SELECTED PASSAGE:
● ● ● ● ● ● ●

Now the considered $f$ is not differentiable at $(0,0)$, and the gradient defined via partial derivatives exists only by coincidence. For any $f$ which is actually differentiable at $(0,0)$ one has $$f(x,y)-f(0,0)=\nabla f(0,0)\cdot (x,y)+o(r)\qquad(r:=\sqrt{x^2+y^2}\to0)\ .$$ Now, if $\nabla f(0,0)=(a,b)\ne(0,0)$ and you choose $(x,y):=(ta,tb)$ with $t>0$ then $$f(ta,tb)-f(0,0)=t(a^2+b^2)+o(t)=t (a^2+b^2)(1+o(1))\qquad(t\to0)\ ;$$ and therefore $f(ta,tb)-f(0,0)$ is $>0$ for sufficiently small $t>0$.
I prefer to explain that is slightly different way:
Actually we define gradient to be always pointing to to the maximum increasing direction! take look at the following:
Consider a function $f(x,y)$, then it's full derivative is:
$df(x,y)=\frac{\partial f}{\partial x}dx+\frac{\partial f}{\partial y}dy=\left(\frac{\partial f}{\partial x},\frac{\partial f}{\partial y}\right)\left(dx,dy\right)=\left(\frac{\partial f}{\partial x},\frac{\partial f}{\partial y}\right)\vec{dr}=\left\Vert \left(\frac{\partial f}{\partial x},\frac{\partial f}{\partial y}\right)\right\Vert \left\Vert \vec{dr}\right\Vert \cos\alpha$
so if we consider for simplicity that $\left\Vert \vec{dr}\right\Vert =1$ finaly we get that:
$df(x,y)=\left\Vert \left(\frac{\partial f}{\partial x},\frac{\partial f}{\partial y}\right)\right\Vert \cos\alpha$
So because cosine function is always less or equal to one , we see that the first term is the maximum possible value for our function increase (because that correspond to $\alpha=0$ ) thus if we define this first term as the length of some vector and we name it gradient, then this vector will point out to the direction of maximum possible increase of our function $f(x,y)$.

● ● ● ● ● ● ●

GIVEN DATA:
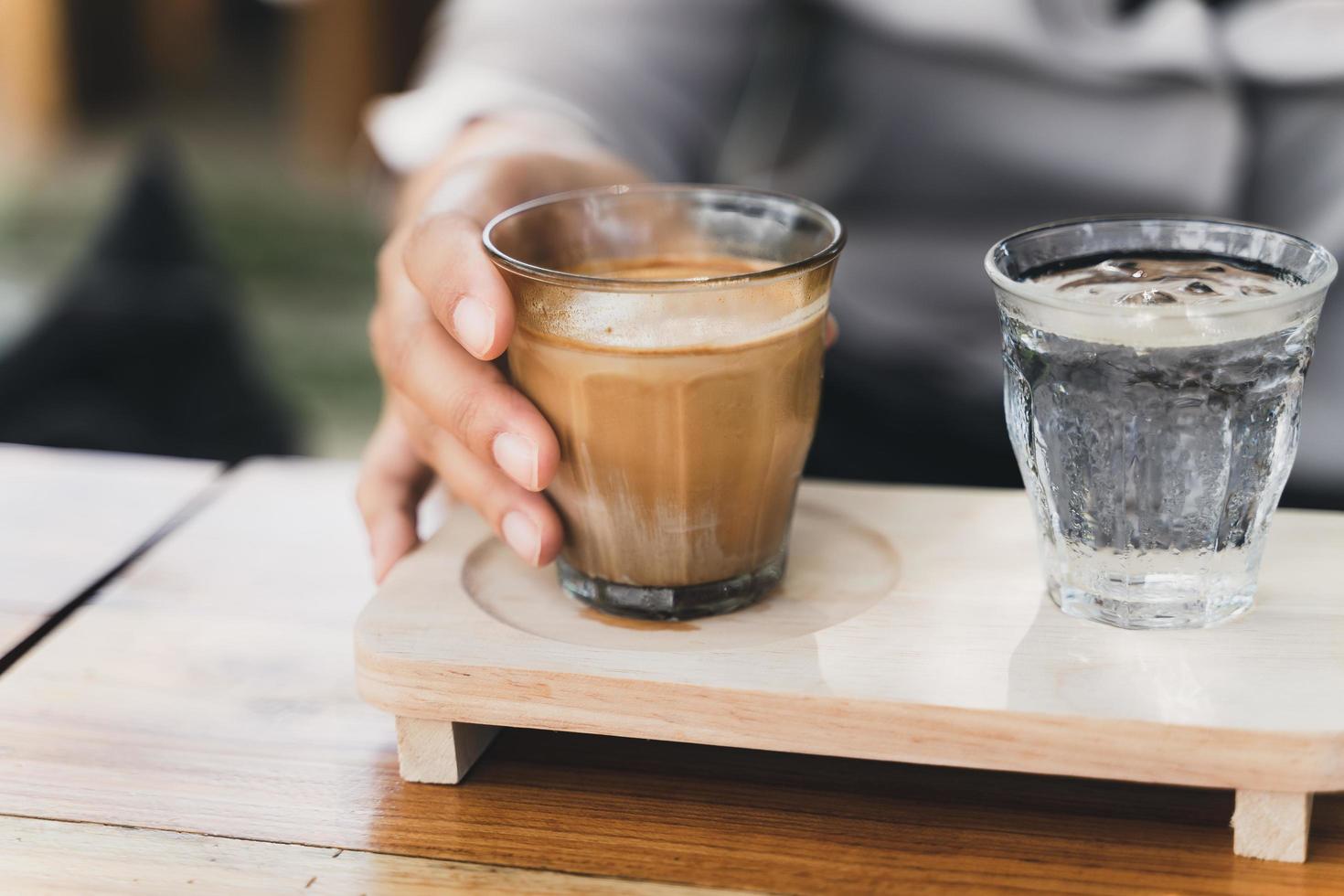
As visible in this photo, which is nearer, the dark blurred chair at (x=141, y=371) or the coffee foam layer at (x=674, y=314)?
the coffee foam layer at (x=674, y=314)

● ● ● ● ● ● ●

TASKS TO COMPLETE:
1 - In the gradient discussion, rewrite the passage from "Now the considered" up to and including "sufficiently small $t>0$.", changing "coincidence" to "accident".
2 - Extend the gradient discussion by writing the passage that would follow its final sentence.

RESULTS BY TASK:
1 -
Now the considered $f$ is not differentiable at $(0,0)$, and the gradient defined via partial derivatives exists only by accident. For any $f$ which is actually differentiable at $(0,0)$ one has $$f(x,y)-f(0,0)=\nabla f(0,0)\cdot (x,y)+o(r)\qquad(r:=\sqrt{x^2+y^2}\to0)\ .$$ Now, if $\nabla f(0,0)=(a,b)\ne(0,0)$ and you choose $(x,y):=(ta,tb)$ with $t>0$ then $$f(ta,tb)-f(0,0)=t(a^2+b^2)+o(t)=t (a^2+b^2)(1+o(1))\qquad(t\to0)\ ;$$ and therefore $f(ta,tb)-f(0,0)$ is $>0$ for sufficiently small $t>0$.

2 -
Intuitively:
if the function is decreasing in one variable, then the partial derivative is negative, so the component vector of the gradient for that variable points in the negative direction - which means increasing function value.
if the function is increasing in one variable, then the partial derivative is positive, so the component vector of the gradient for that variable points in the positive direction - which means increasing function value.
=> Doesn't matter how the function profile is, the gradient, by definition, points in the increasing direction.